_VOTRE OBJECTIF_: Recopiez, s'il vous plaît, l'ensemble des données ci-dessous sans rien y changer.

_DONNÉES BRUTES_:
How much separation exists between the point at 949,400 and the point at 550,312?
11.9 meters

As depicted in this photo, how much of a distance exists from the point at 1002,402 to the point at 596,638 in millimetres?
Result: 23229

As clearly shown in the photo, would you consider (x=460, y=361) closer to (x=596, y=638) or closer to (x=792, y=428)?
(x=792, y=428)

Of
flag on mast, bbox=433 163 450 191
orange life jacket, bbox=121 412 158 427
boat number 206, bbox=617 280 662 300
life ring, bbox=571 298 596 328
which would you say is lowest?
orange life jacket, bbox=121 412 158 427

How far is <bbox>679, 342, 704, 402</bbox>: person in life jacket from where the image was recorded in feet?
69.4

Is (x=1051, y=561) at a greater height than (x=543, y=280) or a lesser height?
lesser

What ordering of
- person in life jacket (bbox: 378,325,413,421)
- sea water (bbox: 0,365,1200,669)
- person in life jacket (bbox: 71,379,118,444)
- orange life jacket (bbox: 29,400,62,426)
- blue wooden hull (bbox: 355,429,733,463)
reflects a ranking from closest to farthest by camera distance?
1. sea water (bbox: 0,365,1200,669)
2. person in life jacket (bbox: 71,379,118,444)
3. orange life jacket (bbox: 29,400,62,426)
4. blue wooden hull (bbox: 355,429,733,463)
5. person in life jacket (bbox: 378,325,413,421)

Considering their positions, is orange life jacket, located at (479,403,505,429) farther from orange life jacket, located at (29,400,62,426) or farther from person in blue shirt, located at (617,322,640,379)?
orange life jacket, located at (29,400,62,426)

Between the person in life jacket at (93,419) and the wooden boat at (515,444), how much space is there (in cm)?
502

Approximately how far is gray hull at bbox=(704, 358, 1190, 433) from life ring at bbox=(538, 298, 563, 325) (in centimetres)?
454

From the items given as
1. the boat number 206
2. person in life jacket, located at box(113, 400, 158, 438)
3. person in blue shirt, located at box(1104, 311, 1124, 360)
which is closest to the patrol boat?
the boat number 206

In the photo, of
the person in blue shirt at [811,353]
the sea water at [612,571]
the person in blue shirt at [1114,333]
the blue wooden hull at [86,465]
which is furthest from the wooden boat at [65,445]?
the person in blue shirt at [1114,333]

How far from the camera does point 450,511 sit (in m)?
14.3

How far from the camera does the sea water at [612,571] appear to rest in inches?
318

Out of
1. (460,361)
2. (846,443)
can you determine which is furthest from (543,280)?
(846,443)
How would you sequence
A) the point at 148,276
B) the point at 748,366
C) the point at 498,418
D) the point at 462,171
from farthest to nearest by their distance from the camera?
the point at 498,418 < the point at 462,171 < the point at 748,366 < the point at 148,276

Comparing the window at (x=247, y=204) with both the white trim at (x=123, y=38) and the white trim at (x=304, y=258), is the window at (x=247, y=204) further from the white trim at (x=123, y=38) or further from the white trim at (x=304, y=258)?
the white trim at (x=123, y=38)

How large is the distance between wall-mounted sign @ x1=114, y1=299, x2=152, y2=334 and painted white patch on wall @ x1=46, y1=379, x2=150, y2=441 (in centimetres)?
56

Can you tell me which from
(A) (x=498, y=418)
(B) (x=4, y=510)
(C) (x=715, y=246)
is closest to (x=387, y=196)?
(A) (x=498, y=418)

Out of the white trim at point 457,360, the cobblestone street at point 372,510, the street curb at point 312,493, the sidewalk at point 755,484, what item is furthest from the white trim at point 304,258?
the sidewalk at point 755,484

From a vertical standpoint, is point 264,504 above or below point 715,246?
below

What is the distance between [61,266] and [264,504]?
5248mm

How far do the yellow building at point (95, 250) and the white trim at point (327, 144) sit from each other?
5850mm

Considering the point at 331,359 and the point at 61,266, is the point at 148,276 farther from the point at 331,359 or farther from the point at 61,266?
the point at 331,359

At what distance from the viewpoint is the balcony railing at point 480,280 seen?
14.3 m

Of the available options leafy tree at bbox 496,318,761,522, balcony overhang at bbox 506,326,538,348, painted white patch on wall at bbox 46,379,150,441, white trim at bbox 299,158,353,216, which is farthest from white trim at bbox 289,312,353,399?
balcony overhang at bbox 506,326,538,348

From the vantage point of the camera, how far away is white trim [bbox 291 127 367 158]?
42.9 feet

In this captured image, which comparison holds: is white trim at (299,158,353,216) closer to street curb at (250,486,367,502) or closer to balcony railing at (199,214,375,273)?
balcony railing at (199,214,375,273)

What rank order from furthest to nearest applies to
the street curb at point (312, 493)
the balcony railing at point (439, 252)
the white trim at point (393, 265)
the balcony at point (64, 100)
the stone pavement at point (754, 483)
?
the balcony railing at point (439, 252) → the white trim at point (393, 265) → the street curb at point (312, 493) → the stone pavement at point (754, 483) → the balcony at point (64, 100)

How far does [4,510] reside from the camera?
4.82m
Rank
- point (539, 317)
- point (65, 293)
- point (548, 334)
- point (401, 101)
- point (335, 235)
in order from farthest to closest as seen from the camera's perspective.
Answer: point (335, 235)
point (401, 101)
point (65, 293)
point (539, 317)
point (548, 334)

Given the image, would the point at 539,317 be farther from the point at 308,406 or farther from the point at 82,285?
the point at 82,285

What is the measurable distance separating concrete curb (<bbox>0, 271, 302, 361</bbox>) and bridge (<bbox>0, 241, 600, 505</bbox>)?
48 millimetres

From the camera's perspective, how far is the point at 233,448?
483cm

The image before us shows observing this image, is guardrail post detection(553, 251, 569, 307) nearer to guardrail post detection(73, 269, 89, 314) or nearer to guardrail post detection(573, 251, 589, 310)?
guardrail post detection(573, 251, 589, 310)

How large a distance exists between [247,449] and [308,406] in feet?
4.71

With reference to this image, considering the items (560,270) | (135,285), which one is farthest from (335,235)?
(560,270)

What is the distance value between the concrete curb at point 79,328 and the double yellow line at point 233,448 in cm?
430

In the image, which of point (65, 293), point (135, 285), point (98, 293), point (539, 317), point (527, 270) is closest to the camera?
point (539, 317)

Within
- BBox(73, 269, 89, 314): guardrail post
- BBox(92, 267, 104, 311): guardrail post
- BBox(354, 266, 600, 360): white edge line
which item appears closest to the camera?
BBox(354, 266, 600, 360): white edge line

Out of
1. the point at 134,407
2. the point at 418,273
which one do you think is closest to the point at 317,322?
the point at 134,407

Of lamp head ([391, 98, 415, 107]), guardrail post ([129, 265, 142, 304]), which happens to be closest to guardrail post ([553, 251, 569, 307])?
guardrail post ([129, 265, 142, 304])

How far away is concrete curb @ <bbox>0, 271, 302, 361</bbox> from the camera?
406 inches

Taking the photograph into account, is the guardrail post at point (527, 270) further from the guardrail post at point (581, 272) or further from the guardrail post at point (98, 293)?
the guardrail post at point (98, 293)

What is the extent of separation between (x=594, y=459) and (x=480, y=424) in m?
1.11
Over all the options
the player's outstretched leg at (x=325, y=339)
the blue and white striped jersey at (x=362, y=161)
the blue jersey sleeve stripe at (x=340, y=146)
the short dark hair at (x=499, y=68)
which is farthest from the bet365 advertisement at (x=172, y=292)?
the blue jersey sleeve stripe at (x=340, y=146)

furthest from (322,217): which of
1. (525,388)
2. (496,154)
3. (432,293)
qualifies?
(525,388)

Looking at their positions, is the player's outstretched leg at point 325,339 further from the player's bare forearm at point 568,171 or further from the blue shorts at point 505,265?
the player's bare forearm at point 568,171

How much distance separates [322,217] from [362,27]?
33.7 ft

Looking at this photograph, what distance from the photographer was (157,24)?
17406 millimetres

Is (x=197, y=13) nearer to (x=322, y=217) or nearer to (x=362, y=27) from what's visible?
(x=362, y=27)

_SOLUTION COMPLÈTE_:
How much separation exists between the point at 949,400 and the point at 550,312?
11.9 meters

As depicted in this photo, how much of a distance exists from the point at 1002,402 to the point at 596,638 in millimetres?
Result: 23229

As clearly shown in the photo, would you consider (x=460, y=361) closer to (x=596, y=638) or closer to (x=792, y=428)?
(x=792, y=428)

Of
flag on mast, bbox=433 163 450 191
orange life jacket, bbox=121 412 158 427
boat number 206, bbox=617 280 662 300
life ring, bbox=571 298 596 328
which would you say is lowest?
orange life jacket, bbox=121 412 158 427

How far is <bbox>679, 342, 704, 402</bbox>: person in life jacket from where the image was recorded in feet?
69.4

Is (x=1051, y=561) at a greater height than (x=543, y=280) or a lesser height?
lesser

What ordering of
- person in life jacket (bbox: 378,325,413,421)
- sea water (bbox: 0,365,1200,669)
- person in life jacket (bbox: 71,379,118,444)
- orange life jacket (bbox: 29,400,62,426)
- blue wooden hull (bbox: 355,429,733,463)
reflects a ranking from closest to farthest by camera distance?
1. sea water (bbox: 0,365,1200,669)
2. person in life jacket (bbox: 71,379,118,444)
3. orange life jacket (bbox: 29,400,62,426)
4. blue wooden hull (bbox: 355,429,733,463)
5. person in life jacket (bbox: 378,325,413,421)

Considering their positions, is orange life jacket, located at (479,403,505,429) farther from orange life jacket, located at (29,400,62,426) or farther from person in blue shirt, located at (617,322,640,379)?
orange life jacket, located at (29,400,62,426)

Between the person in life jacket at (93,419) and the wooden boat at (515,444), how much space is there (in cm)?
502

Approximately how far is gray hull at bbox=(704, 358, 1190, 433) from life ring at bbox=(538, 298, 563, 325) (in centimetres)?
454

From the items given as
1. the boat number 206
2. person in life jacket, located at box(113, 400, 158, 438)
3. person in blue shirt, located at box(1104, 311, 1124, 360)
which is closest to the patrol boat?
the boat number 206

In the photo, of
the person in blue shirt at [811,353]
the sea water at [612,571]
the person in blue shirt at [1114,333]
the blue wooden hull at [86,465]
which is furthest from the wooden boat at [65,445]?
the person in blue shirt at [1114,333]

How far from the camera does point 450,511 sit (in m)?
14.3

How far from the camera does the sea water at [612,571] appear to rest in inches?
318

Out of
1. (460,361)
2. (846,443)
can you determine which is furthest from (543,280)?
(846,443)
How would you sequence
A) the point at 148,276
B) the point at 748,366
C) the point at 498,418
D) the point at 462,171
from farthest to nearest by their distance from the camera?
the point at 498,418 < the point at 462,171 < the point at 748,366 < the point at 148,276

Comparing the window at (x=247, y=204) with both the white trim at (x=123, y=38) and the white trim at (x=304, y=258), is the window at (x=247, y=204) further from the white trim at (x=123, y=38) or further from the white trim at (x=304, y=258)?
the white trim at (x=123, y=38)

How large is the distance between wall-mounted sign @ x1=114, y1=299, x2=152, y2=334 and painted white patch on wall @ x1=46, y1=379, x2=150, y2=441 (in centimetres)?
56

Can you tell me which from
(A) (x=498, y=418)
(B) (x=4, y=510)
(C) (x=715, y=246)
is closest to (x=387, y=196)?
(A) (x=498, y=418)

Out of the white trim at point 457,360, the cobblestone street at point 372,510, the street curb at point 312,493, the sidewalk at point 755,484, what item is furthest from the white trim at point 304,258?
the sidewalk at point 755,484

From a vertical standpoint, is point 264,504 above or below point 715,246?
below

What is the distance between [61,266] and [264,504]?
5248mm

How far do the yellow building at point (95, 250) and the white trim at point (327, 144) sit from each other?
5850mm

Considering the point at 331,359 and the point at 61,266, is the point at 148,276 farther from the point at 331,359 or farther from the point at 61,266?
the point at 331,359

At what distance from the viewpoint is the balcony railing at point 480,280 seen?
14.3 m

Of the available options leafy tree at bbox 496,318,761,522, balcony overhang at bbox 506,326,538,348, painted white patch on wall at bbox 46,379,150,441, white trim at bbox 299,158,353,216, which is farthest from white trim at bbox 289,312,353,399?
balcony overhang at bbox 506,326,538,348

From the vantage point of the camera, how far away is white trim [bbox 291 127 367 158]?
42.9 feet

In this captured image, which comparison holds: is white trim at (299,158,353,216) closer to street curb at (250,486,367,502) or closer to balcony railing at (199,214,375,273)?
balcony railing at (199,214,375,273)

What rank order from furthest to nearest applies to
the street curb at point (312, 493)
the balcony railing at point (439, 252)
the white trim at point (393, 265)
the balcony at point (64, 100)
the stone pavement at point (754, 483)
?
the balcony railing at point (439, 252) → the white trim at point (393, 265) → the street curb at point (312, 493) → the stone pavement at point (754, 483) → the balcony at point (64, 100)

How far does [4,510] reside from the camera?
4.82m
Rank
- point (539, 317)
- point (65, 293)
- point (548, 334)
- point (401, 101)
- point (335, 235)
in order from farthest to closest as seen from the camera's perspective.
Answer: point (335, 235)
point (401, 101)
point (65, 293)
point (539, 317)
point (548, 334)

Given the image, would the point at 539,317 be farther from the point at 308,406 or farther from the point at 82,285?
the point at 82,285

What is the measurable distance separating concrete curb (<bbox>0, 271, 302, 361</bbox>) and bridge (<bbox>0, 241, 600, 505</bbox>)?
48 millimetres

From the camera's perspective, how far is the point at 233,448?
483cm

The image before us shows observing this image, is guardrail post detection(553, 251, 569, 307) nearer to guardrail post detection(73, 269, 89, 314) or nearer to guardrail post detection(573, 251, 589, 310)?
guardrail post detection(573, 251, 589, 310)

How large a distance exists between [247,449] and [308,406] in feet?
4.71

With reference to this image, considering the items (560,270) | (135,285), which one is farthest from (335,235)?
(560,270)

What is the distance value between the concrete curb at point 79,328 and the double yellow line at point 233,448 in cm?
430

In the image, which of point (65, 293), point (135, 285), point (98, 293), point (539, 317), point (527, 270) is closest to the camera?
point (539, 317)

Within
- BBox(73, 269, 89, 314): guardrail post
- BBox(92, 267, 104, 311): guardrail post
- BBox(354, 266, 600, 360): white edge line
which item appears closest to the camera?
BBox(354, 266, 600, 360): white edge line

Out of
1. the point at 134,407
2. the point at 418,273
which one do you think is closest to the point at 317,322?
the point at 134,407

Of lamp head ([391, 98, 415, 107]), guardrail post ([129, 265, 142, 304]), which happens to be closest to guardrail post ([553, 251, 569, 307])?
guardrail post ([129, 265, 142, 304])

How far away is concrete curb @ <bbox>0, 271, 302, 361</bbox> from the camera?
406 inches

Taking the photograph into account, is the guardrail post at point (527, 270) further from the guardrail post at point (581, 272) or further from the guardrail post at point (98, 293)?
the guardrail post at point (98, 293)

What is the extent of separation between (x=594, y=459) and (x=480, y=424) in m?
1.11
Over all the options
the player's outstretched leg at (x=325, y=339)
the blue and white striped jersey at (x=362, y=161)
the blue jersey sleeve stripe at (x=340, y=146)
the short dark hair at (x=499, y=68)
which is farthest from the bet365 advertisement at (x=172, y=292)?
the blue jersey sleeve stripe at (x=340, y=146)

furthest from (322,217): which of
1. (525,388)
2. (496,154)
3. (432,293)
qualifies?
(525,388)

Looking at their positions, is the player's outstretched leg at point 325,339 further from the player's bare forearm at point 568,171 or further from the blue shorts at point 505,265?
the player's bare forearm at point 568,171

How much distance separates [322,217] from [362,27]?
33.7 ft

Looking at this photograph, what distance from the photographer was (157,24)?
17406 millimetres

Is (x=197, y=13) nearer to (x=322, y=217) or nearer to (x=362, y=27) from what's visible?
(x=362, y=27)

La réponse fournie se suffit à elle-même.